Open-source image
open-source
Hime logo

Table of content

General Structure

The Hime Parser Generator provides its own language for expressing context-free grammars. It is largely similar to the standard BNF form with some enhancements for the sake of expressivity.

// Single line comments begin with double slash
/*
* This is a multiline comment
*/
grammar MathExp
{
// The 'options' section in a grammar specifies various compilation options for the grammar.
// At the very least this section may be empty.
// For more information about this section, see: options reference
options
{
// The Axiom option specifies the top rule for the grammar.
Axiom = "exp";
// The Separator option specifies the separator terminal (usually white space).
Separator = "SEPARATOR";
}
// The 'terminals' section in a grammar specifies the lexical rules for terminals.
// This section is optional.
// For more information about this section, see: terminals reference
terminals
{
// This is a lexical rule that defines the WHITE_SPACE terminal.
// By convention, the name of terminals are generally UPPER_CASE.
// U+XXXX represent the code of Unicode character.
WHITE_SPACE -> U+0020 | U+0009 | U+000B | U+000C ;
// This lexical rules reuses the previous definition of WHITE_SPACE.
// Note that this rule defines the SEPARATOR terminal referred to in the Separator option above.
// A terminal must be defined here before being used.
SEPARATOR -> WHITE_SPACE+;
// This set of three lexical rules defines the NUMBER terminal.
// Their order of appearance is significant.
INTEGER -> [1-9] [0-9]* | '0' ;
// Now we can use INTEGER for the definition of REAL.
REAL -> INTEGER? '.' INTEGER (('e' | 'E') ('+' | '-')? INTEGER)?
| INTEGER ('e' | 'E') ('+' | '-')?
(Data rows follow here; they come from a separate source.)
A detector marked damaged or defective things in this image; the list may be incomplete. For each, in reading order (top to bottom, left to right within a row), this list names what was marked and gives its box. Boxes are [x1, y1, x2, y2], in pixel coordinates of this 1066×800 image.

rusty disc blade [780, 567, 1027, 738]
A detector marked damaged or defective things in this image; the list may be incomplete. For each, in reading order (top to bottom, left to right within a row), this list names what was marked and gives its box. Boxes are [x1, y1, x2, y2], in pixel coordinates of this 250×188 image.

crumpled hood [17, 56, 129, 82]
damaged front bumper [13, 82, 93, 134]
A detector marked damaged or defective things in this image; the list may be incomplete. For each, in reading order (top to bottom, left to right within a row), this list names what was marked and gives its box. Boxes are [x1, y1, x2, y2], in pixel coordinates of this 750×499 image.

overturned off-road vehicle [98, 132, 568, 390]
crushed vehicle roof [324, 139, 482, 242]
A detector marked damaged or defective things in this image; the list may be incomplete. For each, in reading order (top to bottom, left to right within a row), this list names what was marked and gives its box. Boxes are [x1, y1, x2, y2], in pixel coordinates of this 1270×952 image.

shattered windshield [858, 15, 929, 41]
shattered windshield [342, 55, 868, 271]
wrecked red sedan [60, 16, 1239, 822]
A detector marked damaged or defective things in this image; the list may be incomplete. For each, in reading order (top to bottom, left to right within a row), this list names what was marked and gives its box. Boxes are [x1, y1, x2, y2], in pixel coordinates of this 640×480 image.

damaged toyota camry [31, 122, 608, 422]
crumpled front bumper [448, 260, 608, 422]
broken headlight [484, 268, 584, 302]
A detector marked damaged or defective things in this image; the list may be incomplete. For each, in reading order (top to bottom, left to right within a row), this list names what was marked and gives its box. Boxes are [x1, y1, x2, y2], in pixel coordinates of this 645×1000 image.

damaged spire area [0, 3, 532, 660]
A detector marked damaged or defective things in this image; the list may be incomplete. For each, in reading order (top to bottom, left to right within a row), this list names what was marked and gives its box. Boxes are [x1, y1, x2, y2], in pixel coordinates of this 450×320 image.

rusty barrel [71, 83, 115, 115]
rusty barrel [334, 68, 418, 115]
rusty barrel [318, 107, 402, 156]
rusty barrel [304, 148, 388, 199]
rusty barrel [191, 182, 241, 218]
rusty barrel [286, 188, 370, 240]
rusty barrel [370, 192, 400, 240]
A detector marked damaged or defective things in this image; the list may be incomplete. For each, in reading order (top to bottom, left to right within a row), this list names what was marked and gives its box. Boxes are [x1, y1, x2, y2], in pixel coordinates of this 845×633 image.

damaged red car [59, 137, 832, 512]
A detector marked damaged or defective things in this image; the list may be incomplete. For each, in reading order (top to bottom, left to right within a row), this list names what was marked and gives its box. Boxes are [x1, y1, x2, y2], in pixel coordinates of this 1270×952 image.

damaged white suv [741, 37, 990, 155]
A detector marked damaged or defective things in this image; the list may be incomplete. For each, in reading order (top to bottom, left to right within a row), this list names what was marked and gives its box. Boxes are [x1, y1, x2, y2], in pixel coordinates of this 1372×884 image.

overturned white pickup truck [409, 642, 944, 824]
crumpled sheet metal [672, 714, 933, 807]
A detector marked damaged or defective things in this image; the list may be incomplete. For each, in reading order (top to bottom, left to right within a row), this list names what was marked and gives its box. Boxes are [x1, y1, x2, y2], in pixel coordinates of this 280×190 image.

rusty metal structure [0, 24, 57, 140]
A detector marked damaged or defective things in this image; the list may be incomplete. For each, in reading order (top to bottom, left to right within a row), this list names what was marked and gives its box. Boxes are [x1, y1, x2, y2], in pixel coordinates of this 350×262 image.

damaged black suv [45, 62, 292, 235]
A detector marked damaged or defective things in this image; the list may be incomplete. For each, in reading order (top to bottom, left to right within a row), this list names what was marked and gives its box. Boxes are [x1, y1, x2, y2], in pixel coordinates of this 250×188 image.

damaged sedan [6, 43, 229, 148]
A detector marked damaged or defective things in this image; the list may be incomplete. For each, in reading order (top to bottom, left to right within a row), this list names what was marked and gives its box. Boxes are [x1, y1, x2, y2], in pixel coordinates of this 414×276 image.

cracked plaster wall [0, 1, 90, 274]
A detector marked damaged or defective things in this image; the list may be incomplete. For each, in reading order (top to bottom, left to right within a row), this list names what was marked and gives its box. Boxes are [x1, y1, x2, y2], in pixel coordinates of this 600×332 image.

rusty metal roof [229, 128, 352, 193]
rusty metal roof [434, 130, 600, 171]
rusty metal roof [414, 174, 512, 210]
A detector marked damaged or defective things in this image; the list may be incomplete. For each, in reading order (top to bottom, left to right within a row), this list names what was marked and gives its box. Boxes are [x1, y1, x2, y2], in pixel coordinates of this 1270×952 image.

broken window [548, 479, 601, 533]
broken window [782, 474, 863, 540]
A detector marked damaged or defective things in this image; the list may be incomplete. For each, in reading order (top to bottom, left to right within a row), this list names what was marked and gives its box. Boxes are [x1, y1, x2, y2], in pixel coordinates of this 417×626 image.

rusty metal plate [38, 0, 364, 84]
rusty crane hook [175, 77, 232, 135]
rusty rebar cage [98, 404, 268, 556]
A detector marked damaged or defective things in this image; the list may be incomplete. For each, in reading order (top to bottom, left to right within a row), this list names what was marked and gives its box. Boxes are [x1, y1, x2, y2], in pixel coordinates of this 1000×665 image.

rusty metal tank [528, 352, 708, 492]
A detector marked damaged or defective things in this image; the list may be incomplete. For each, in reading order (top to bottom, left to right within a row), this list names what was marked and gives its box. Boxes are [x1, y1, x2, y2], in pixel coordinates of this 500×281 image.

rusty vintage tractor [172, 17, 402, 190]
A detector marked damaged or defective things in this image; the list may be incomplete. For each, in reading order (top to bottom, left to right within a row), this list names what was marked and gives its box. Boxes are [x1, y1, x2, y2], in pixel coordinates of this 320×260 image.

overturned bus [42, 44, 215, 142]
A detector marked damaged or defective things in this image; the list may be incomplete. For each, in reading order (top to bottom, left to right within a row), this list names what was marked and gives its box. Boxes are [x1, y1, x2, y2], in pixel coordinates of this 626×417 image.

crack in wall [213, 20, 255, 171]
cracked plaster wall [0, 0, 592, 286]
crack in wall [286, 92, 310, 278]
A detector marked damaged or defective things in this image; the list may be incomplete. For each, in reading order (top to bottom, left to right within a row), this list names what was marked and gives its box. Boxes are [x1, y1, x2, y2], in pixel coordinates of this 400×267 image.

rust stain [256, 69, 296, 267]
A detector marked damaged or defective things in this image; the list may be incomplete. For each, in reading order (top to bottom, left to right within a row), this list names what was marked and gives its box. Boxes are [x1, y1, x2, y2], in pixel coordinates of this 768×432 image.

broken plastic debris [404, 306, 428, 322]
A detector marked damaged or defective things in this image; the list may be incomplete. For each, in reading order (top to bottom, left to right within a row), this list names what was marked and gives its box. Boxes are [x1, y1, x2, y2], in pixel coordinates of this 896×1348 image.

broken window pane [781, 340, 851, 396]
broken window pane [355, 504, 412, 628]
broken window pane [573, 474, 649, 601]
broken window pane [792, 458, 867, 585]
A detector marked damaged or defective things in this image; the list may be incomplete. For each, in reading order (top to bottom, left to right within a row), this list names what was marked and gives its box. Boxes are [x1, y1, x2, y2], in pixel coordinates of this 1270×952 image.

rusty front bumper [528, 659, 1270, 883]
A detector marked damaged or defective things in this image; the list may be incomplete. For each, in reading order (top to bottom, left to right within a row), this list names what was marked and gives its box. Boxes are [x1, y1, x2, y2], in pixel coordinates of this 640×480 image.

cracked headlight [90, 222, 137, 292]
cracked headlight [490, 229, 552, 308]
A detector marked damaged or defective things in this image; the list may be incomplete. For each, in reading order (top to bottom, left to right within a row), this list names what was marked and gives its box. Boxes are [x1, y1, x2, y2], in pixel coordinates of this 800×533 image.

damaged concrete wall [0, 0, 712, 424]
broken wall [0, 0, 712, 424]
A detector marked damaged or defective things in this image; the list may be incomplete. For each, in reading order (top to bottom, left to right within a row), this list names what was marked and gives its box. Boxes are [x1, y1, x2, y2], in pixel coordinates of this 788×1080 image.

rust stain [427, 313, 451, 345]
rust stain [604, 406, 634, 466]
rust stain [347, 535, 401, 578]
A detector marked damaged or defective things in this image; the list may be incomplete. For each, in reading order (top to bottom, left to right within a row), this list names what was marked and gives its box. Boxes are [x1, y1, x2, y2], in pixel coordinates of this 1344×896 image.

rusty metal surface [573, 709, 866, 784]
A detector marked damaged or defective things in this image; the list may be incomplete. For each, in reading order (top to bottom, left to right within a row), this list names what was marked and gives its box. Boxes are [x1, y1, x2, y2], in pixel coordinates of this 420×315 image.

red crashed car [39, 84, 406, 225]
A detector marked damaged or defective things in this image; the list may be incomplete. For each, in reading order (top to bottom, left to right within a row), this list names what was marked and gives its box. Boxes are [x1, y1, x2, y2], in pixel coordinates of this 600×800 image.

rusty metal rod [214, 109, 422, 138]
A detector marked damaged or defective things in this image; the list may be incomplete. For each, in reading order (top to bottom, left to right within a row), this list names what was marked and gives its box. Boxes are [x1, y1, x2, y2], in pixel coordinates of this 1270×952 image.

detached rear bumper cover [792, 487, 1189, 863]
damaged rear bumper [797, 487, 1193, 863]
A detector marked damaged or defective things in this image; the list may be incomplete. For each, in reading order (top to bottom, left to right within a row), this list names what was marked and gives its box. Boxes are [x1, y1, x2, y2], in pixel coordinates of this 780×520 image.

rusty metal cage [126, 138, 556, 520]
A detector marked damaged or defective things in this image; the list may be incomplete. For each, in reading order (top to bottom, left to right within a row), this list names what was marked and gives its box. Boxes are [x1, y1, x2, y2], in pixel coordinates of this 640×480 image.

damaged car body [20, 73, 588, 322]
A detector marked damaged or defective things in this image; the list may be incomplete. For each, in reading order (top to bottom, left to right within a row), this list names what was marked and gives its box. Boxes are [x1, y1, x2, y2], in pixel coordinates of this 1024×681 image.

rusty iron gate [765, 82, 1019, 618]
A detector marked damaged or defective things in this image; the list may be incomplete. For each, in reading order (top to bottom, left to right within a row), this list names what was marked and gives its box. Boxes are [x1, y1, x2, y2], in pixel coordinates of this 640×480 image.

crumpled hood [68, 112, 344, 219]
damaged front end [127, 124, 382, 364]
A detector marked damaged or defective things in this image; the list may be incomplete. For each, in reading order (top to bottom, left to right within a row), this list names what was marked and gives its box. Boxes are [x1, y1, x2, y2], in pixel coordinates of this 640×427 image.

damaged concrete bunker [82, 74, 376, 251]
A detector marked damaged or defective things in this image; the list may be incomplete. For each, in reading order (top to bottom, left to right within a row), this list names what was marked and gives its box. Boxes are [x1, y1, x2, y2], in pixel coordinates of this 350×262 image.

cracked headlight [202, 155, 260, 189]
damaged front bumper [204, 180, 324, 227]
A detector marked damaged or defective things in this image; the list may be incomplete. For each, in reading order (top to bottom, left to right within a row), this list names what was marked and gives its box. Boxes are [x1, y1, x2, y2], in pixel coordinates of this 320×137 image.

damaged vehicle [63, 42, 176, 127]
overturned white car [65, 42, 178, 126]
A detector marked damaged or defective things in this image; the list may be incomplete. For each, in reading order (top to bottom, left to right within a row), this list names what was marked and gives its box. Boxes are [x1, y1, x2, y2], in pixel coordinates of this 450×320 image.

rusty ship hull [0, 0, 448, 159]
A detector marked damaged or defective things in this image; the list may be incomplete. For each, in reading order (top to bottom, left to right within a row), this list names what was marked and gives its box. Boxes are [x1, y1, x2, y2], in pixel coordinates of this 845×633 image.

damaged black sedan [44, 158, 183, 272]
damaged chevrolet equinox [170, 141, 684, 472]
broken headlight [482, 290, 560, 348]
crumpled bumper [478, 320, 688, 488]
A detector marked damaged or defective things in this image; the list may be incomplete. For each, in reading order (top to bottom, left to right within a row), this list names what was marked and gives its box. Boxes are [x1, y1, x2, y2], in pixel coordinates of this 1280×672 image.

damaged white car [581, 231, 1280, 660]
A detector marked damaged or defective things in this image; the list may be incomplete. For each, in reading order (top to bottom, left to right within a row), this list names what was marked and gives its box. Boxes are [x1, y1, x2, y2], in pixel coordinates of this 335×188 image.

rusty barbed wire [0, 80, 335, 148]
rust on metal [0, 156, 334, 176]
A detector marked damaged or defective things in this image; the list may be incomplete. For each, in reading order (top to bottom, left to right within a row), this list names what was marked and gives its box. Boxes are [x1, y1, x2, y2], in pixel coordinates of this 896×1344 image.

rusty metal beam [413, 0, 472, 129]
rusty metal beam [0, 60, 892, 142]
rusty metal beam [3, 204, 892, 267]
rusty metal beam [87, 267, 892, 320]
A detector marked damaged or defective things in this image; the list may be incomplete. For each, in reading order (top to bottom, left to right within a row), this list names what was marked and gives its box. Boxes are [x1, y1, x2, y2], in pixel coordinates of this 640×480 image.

INTEGER ;
// Now we can use both INTEGER and REAL for the definition of NUMBER.
NUMBER -> INTEGER | REAL ;
}

// The 'rules' section in a grammar specifies the syntactic rules for variables.
// At the very least this section may be empty.
// For more information about this section, see: rules reference
rules
{
// This is a syntactic rule that defines the exp_atom variable.
// By convention, the name of variables are generally snake_case.
// Note that the rule's definition refers to the NUMBER terminal.
exp_atom -> NUMBER
| '(' exp ')' ;
// The order of the syntactic rules is not significant.
exp_factor -> exp_atom
| exp_factor '*' exp_atom
| exp_factor '/' exp_atom ;
exp_term -> exp_factor
| exp_term '+' exp_factor
| exp_term '-' exp_factor ;
exp -> exp_term ;
}
}